• _YOUR INSTRUCTIONS_
State how many lines in the items below contain the string "farthest", treating uppercase and lowercase as different. Reply with the number alone.

======== RECORDED INFORMATION

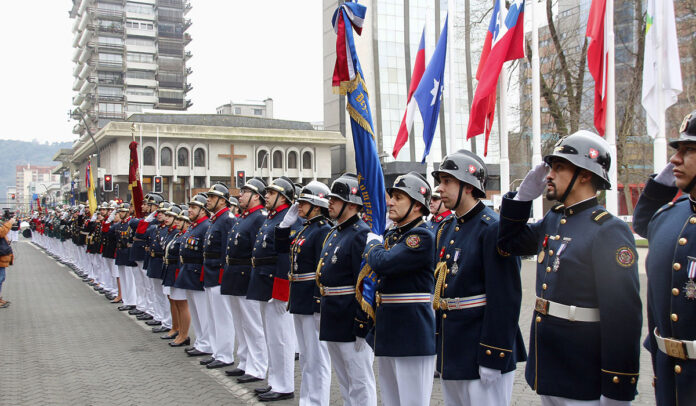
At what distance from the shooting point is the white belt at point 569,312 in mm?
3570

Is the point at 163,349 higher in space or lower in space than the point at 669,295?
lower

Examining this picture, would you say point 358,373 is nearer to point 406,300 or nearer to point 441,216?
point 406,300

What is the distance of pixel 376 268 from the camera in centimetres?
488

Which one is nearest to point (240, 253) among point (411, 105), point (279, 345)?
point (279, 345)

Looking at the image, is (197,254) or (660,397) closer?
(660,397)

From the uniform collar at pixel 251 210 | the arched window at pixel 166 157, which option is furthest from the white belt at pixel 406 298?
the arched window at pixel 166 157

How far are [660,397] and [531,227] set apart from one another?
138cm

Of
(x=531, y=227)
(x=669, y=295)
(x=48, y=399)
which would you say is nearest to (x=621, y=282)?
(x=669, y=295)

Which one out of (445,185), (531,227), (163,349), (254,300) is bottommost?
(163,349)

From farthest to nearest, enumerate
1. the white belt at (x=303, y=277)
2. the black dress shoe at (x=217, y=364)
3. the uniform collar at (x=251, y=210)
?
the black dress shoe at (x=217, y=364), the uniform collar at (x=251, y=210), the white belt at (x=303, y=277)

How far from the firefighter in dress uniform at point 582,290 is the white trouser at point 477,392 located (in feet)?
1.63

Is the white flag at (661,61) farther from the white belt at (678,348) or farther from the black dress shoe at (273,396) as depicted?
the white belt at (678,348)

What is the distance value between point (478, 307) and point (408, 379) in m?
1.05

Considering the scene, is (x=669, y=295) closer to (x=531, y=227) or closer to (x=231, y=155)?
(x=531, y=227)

================
======== RECORDED INFORMATION

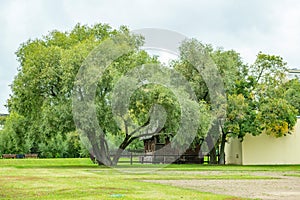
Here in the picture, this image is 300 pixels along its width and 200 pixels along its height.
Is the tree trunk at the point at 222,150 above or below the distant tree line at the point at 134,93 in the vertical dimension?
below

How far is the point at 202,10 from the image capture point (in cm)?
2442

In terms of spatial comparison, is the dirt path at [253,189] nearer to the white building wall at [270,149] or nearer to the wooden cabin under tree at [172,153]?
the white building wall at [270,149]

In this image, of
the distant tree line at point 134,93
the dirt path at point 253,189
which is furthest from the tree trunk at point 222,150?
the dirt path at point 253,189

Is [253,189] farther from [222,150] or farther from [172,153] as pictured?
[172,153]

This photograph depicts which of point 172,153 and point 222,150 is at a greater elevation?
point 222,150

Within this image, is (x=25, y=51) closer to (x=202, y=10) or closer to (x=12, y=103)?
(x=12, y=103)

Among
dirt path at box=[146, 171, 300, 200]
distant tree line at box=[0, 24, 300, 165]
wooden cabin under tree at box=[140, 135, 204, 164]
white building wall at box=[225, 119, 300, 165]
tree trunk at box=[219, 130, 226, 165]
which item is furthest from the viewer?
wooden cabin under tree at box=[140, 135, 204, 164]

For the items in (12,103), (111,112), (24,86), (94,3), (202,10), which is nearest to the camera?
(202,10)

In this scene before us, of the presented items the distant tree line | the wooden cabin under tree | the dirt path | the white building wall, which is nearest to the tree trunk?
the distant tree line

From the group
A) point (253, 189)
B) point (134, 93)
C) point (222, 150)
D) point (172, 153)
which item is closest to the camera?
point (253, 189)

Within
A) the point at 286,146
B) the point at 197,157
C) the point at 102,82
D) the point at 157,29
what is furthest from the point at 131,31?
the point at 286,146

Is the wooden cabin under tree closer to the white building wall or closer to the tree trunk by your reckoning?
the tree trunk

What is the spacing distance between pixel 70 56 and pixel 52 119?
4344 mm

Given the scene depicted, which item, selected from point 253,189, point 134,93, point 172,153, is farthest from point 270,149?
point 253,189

================

• _SOLVED PROBLEM_
2